К сожалению, по другим бригадам планы свои Автушенко почему-то не сообщил, но вот что посеял (фактически) колхоз:
пшеницы – 869 гектаров,
овса – 816,
ячменя –195,
гречихи – 72,
проса – 2,5,
гороха – 20,
картофеля – 39... В графе «Личный состав работающих на животноводческих фермах» (заметьте, язык сталинских времен, военный – «Личный состав») встречаем знакомые фамилии: доярку Дьячкову, сторожа Горюнова, пастуха Ивана Казакевича (сына Пахома), Наталью Непомнящих и многих других. Впрочем, вот и истинная урожайность отыскалась, на странице 136:
озимая рожь – 10,6 ц с га (планировали 16 ц),
яровая пшеница – 16,7 ц с га (планировали 18 ц),
овес– 12 ц с га (планировали 15 и),
ячмень – 12,4 ц с га (планировали 17 ц),
гречиха – 1,3 (по всем планировали 10 ц).
горох – 2,4
просо – 0.
Картофеля взяли мало – 47,6 центнера с га, а планировали 160 центнеров. Капуста уродила: 25,8 ц с га, огурцы 89 центнеров.

────

» ЗАДАНИЕ
Пожалуйста, напечатайте без изменений часть отрывка об урожае колхоза: от слов «К сожалению, по» до слов «планировали 10 ц).» включительно.

» ПРЕДОСТАВЛЕННЫЕ МАТЕРИАЛЫ
────

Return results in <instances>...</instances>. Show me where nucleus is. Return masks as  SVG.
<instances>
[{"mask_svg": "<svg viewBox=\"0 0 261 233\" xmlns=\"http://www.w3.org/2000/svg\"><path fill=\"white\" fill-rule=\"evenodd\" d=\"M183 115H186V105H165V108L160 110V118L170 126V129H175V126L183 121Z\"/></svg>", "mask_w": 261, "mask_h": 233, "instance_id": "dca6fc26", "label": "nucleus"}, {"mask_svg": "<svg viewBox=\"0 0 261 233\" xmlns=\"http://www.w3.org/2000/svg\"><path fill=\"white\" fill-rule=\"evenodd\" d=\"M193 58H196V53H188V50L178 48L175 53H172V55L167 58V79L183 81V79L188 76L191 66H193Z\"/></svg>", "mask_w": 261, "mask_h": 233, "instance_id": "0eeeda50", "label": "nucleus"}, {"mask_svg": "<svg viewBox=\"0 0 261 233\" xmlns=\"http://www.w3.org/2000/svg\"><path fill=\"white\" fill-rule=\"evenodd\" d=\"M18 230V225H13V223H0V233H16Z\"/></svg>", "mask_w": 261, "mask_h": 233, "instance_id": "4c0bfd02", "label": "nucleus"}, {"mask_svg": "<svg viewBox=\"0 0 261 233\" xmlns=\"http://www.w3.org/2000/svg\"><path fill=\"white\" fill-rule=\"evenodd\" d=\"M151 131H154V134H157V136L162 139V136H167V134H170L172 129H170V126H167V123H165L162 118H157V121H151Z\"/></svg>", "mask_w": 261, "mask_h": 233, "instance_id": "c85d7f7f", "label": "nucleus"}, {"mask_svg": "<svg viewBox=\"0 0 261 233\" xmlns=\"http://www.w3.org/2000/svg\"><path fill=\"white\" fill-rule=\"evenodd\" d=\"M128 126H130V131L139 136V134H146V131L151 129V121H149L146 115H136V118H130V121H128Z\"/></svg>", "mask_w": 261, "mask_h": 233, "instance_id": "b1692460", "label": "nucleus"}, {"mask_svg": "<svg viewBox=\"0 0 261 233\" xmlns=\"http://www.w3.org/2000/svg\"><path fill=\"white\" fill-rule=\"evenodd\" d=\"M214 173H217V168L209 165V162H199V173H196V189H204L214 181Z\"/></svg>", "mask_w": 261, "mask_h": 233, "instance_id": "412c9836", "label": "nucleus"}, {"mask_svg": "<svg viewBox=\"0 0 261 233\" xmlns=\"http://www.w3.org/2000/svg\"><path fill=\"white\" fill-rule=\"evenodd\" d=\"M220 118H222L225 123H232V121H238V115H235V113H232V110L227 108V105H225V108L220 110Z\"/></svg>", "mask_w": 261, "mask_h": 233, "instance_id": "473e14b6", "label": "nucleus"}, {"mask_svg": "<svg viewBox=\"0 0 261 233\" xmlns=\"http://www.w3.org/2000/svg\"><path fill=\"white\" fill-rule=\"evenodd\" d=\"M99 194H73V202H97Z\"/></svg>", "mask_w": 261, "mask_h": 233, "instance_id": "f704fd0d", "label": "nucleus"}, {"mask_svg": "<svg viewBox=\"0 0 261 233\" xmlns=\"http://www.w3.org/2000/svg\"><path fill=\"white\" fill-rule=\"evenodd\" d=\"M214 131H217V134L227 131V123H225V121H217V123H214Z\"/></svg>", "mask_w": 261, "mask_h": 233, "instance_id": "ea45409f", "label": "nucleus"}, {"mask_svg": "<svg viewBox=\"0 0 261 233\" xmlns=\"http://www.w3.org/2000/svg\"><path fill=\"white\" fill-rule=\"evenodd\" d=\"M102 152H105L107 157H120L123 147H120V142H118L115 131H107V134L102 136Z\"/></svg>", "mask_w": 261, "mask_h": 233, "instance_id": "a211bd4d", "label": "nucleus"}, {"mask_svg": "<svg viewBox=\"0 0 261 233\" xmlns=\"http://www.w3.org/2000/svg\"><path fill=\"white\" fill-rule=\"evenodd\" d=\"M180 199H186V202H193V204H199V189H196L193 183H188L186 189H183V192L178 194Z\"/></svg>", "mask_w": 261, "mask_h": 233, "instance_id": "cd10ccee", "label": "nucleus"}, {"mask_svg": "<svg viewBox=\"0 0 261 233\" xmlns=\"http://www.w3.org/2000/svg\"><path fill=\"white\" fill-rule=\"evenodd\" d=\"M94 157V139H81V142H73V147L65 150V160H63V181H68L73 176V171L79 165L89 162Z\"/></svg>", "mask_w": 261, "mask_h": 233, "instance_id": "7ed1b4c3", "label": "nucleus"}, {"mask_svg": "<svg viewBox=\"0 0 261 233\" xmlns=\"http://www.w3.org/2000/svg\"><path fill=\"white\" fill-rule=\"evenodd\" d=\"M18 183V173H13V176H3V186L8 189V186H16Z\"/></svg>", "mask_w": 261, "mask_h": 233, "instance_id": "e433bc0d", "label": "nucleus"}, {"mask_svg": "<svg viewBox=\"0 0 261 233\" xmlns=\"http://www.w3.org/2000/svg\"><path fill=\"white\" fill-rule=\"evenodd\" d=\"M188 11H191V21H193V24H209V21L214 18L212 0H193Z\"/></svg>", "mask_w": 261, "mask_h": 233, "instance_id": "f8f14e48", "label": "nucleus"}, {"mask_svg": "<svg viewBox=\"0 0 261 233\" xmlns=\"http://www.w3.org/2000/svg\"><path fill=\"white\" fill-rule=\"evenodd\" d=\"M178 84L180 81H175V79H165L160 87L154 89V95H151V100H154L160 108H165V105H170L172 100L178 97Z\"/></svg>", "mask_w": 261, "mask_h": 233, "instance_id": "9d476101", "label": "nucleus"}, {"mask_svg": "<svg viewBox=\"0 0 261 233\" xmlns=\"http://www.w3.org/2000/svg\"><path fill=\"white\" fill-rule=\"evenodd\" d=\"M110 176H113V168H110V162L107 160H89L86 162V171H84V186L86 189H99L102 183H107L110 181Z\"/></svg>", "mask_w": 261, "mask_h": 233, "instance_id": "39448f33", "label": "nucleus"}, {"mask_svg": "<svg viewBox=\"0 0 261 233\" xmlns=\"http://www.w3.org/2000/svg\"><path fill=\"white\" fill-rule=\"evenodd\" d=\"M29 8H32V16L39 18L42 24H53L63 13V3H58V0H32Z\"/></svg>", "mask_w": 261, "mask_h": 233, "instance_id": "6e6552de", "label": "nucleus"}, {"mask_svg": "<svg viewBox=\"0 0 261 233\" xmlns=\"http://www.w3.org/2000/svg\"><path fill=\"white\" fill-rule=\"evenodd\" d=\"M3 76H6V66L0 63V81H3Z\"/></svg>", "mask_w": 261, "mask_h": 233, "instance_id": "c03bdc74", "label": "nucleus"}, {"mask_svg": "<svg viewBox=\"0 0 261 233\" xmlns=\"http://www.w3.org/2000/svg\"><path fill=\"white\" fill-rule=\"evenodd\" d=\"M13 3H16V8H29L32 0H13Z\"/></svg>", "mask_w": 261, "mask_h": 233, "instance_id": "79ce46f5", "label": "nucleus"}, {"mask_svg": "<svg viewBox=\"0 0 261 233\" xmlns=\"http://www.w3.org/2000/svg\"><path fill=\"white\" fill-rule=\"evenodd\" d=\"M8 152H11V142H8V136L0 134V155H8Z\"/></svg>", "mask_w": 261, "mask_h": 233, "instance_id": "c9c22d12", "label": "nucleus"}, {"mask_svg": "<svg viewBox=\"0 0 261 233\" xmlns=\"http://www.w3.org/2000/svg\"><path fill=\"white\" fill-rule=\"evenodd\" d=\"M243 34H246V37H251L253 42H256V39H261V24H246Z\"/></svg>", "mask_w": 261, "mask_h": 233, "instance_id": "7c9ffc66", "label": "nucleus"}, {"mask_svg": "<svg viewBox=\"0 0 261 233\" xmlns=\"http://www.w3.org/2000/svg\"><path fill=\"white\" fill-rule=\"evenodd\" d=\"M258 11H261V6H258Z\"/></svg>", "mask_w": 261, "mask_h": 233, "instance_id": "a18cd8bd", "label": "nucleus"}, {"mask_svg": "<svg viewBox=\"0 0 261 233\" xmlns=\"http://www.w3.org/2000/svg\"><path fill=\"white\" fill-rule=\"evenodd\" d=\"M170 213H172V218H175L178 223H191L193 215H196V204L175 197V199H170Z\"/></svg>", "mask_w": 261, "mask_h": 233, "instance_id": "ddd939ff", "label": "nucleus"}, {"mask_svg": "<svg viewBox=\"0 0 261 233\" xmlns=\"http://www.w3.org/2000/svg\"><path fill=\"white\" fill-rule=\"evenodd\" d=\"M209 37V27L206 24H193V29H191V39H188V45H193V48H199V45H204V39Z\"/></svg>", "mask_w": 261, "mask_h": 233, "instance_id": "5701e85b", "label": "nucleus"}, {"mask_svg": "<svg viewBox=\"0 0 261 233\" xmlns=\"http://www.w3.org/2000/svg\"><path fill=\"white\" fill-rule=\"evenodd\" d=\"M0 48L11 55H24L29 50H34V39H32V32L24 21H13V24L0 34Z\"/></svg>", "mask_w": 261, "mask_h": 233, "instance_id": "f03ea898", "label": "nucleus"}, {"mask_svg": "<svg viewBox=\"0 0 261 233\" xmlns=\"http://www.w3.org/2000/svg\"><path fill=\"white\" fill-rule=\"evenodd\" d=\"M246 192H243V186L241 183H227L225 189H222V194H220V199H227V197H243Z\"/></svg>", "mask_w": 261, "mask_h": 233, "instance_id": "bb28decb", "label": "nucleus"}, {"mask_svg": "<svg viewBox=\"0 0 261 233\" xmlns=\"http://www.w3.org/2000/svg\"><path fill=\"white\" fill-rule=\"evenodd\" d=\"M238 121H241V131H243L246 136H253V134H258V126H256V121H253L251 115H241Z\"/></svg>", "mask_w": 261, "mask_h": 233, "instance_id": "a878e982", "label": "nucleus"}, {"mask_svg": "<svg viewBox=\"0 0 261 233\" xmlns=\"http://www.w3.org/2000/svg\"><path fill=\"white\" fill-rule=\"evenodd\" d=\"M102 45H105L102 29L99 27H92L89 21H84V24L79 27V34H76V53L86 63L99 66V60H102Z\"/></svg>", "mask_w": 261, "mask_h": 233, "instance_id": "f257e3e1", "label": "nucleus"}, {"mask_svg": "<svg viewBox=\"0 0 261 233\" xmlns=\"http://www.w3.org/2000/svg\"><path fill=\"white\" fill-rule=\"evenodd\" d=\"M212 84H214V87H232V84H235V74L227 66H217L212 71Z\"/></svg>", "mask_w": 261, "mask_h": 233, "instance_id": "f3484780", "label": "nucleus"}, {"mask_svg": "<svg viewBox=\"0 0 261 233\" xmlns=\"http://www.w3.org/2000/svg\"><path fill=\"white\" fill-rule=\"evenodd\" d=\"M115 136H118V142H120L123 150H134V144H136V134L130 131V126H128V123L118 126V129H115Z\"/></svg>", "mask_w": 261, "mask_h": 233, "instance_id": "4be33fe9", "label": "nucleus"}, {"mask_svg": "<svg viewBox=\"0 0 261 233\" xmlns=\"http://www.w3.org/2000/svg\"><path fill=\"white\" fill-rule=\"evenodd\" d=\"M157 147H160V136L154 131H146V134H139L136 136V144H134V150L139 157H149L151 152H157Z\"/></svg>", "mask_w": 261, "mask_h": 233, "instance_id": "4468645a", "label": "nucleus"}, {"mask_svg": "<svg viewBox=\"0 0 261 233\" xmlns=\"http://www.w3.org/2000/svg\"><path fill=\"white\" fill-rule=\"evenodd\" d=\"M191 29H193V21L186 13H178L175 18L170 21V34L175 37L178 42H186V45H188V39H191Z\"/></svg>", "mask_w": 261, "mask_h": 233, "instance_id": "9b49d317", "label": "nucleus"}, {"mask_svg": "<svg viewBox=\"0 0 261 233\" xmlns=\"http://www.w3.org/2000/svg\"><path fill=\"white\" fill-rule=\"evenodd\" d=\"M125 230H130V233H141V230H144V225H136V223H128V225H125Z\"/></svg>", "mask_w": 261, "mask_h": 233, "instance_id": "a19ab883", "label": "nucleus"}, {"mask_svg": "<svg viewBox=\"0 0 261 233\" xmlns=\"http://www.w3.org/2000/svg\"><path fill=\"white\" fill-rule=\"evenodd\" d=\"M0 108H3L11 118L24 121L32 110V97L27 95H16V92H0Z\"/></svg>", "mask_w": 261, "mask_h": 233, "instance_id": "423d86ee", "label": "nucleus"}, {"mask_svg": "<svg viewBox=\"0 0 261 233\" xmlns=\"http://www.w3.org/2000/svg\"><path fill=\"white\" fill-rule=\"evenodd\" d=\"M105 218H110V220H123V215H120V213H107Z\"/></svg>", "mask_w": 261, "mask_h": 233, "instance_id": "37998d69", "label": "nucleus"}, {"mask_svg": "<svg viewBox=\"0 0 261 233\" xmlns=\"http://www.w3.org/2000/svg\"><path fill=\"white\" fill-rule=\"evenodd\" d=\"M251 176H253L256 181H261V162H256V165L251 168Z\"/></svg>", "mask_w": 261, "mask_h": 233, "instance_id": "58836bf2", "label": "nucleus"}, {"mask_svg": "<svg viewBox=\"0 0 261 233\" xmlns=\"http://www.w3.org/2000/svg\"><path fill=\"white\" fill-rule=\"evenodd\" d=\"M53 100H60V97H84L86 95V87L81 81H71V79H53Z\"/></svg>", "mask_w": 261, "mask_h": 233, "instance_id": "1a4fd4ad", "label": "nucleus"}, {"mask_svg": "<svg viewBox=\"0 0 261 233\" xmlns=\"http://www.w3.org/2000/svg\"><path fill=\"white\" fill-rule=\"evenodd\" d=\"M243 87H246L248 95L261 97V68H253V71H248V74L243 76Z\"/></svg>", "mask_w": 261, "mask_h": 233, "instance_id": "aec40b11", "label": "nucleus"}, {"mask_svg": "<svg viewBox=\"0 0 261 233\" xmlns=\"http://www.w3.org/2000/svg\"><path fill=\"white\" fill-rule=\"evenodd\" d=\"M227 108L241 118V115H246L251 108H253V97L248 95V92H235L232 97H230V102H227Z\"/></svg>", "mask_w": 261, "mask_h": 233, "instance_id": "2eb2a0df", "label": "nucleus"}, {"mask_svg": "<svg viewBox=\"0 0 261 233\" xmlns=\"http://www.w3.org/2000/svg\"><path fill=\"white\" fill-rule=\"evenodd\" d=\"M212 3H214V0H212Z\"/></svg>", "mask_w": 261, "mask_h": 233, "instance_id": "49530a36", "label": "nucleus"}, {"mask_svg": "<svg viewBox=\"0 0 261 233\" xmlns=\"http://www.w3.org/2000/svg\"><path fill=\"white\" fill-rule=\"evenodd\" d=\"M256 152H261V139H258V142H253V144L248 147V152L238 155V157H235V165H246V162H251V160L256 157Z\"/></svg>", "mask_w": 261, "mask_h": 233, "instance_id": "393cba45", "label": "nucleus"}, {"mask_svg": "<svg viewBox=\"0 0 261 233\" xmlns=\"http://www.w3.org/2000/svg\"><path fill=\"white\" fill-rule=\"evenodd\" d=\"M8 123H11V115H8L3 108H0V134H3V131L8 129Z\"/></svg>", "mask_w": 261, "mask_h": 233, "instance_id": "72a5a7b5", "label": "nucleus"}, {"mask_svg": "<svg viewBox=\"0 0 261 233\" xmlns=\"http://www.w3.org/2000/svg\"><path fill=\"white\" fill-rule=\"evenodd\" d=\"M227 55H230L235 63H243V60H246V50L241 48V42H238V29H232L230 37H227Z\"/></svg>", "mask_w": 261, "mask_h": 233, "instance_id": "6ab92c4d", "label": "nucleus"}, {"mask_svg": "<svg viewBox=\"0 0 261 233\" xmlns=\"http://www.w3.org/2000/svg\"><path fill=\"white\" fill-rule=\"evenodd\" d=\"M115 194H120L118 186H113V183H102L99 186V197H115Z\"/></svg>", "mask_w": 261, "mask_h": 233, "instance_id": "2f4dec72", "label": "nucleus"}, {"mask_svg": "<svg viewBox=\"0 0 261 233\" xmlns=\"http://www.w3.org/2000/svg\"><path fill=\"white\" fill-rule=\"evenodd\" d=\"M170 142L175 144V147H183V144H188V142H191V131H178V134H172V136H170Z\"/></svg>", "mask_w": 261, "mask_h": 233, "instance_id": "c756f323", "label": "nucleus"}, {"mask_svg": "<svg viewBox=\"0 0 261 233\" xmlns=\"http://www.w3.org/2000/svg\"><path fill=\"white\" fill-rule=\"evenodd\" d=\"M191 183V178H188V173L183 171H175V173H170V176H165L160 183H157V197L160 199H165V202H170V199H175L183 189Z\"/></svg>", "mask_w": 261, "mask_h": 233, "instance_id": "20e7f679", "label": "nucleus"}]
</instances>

────

» ОТВЕТ К ЗАДАНИЮ
К сожалению, по другим бригадам планы свои Автушенко почему-то не сообщил, но вот что посеял (фактически) колхоз:
пшеницы – 869 гектаров,
овса – 816,
ячменя –195,
гречихи – 72,
проса – 2,5,
гороха – 20,
картофеля – 39... В графе «Личный состав работающих на животноводческих фермах» (заметьте, язык сталинских времен, военный – «Личный состав») встречаем знакомые фамилии: доярку Дьячкову, сторожа Горюнова, пастуха Ивана Казакевича (сына Пахома), Наталью Непомнящих и многих других. Впрочем, вот и истинная урожайность отыскалась, на странице 136:
озимая рожь – 10,6 ц с га (планировали 16 ц),
яровая пшеница – 16,7 ц с га (планировали 18 ц),
овес– 12 ц с га (планировали 15 и),
ячмень – 12,4 ц с га (планировали 17 ц),
гречиха – 1,3 (по всем планировали 10 ц).